### WHAT THE TASK ASKS
The response must contain every line below in which "site" appears.

*** DATA EXTRACT ***

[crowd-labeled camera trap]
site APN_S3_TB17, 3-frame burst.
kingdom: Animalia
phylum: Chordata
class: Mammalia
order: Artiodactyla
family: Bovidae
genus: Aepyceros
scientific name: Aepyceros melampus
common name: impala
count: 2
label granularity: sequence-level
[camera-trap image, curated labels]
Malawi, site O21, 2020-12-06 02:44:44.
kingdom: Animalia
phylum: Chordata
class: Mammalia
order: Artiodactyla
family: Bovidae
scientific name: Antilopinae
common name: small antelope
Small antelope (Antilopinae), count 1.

***

### ANSWER FOR THE TASK
site APN_S3_TB17, 3-frame burst.
Malawi, site O21, 2020-12-06 02:44:44.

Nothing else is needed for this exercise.